** WHAT TO DO **
In the forum thread about the north and darkness, GKA says the sun is never directly overhead anywhere north of what?

** SELECTED EXTRACT **
● ● ● ● ● ● ●

Well, that's exactly my point.  It can be seen from different angles, both spiritual and practical.  Who knows, maybe at some point the ancient Europeans looked at their beliefs and said "soooo, we need to give our ancestors one of these walls, which one?  How about the cold one?  Nobody ever sits on that side anyway, and they're dead, so they probably don't get cold."  Just a possibility.  Also, I have heard people who claim to have encountered ghosts and spirits to say they felt cold at the time.  Maybe they equated the two.  Obviously, I have no idea, just tossing out some theories.  Regardless, I think the idea definitely has enough there to warrant further discussion.


----------



## GKA (Aug 5, 2015)

In the context of Mythology, Light battles Darkness, when the Autumn approaches, the darkness seems to come from the North, because the Sun rises to a point lower in the sky daily until the Winter Solstice. and is never directly over head anywhere North of the Tropic of Cancer, at about 27 degrees Latitude


----------



## hanzosbm (Aug 5, 2015)

GKA said:


> In the context of Mythology, Light battles Darkness, when the Autumn approaches, the darkness seems to come from the North, because the Sun rises to a point lower in the sky daily until the Winter Solstice. and is never directly over head anywhere North of the Tropic of Cancer, at about 27 degrees Latitude


I'm not good with putting multiple quotes in a post, so I'll just restate them as I address them.

"Light battles Darkness, when the Autumn approaches, the darkness seems to come from the North"
That's true, but I think it's kind of a shakey argument.  If we were to look for an example of the Light battling the Dark, we could do so with a daily reminder of the rising sun chasing away the darkness, but in that case, the west would be the place of darkness. 

"is never directly over head anywhere North of the Tropic of Cancer"
That's also true, but just because the sun isn't directly overhead doesn't make one area dark.  You and I both live in California.  It's a little after 1pm here, if I go outside and look up to the sun, I could hardly say that it's dark in the north.


----------



## hanzosbm (Aug 5, 2015)

I had another theory on this recently.  Let's think back to our opening and closing.  The sun rises in the east, sets in the west.  Okay, sure, everybody knows that.  But, "it is at its M.  H." in the south.  If we look at this as a flat earth, would this then translate into the north being under us and therefore dark?


----------



## GKA (Aug 5, 2015)

You are correct, also, it is a difficult task to analyze mythology, can't really be done outside of the civilization where that mythology is relevant.

● ● ● ● ● ● ●

** INFORMATION SUPPLIED **
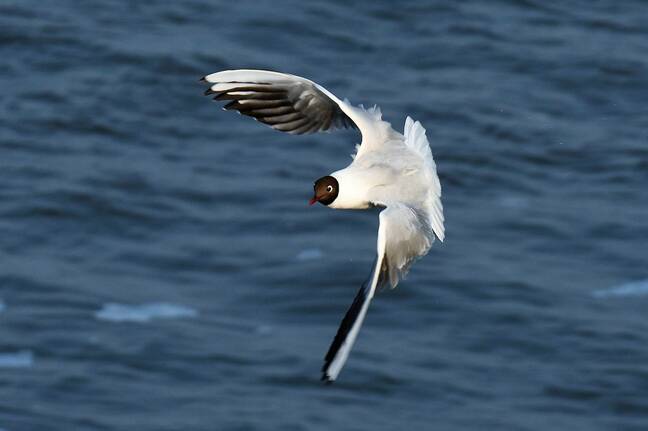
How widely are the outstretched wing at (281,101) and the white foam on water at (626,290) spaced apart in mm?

● ● ● ● ● ● ●

** ANSWER AREA **
The Tropic of Cancer.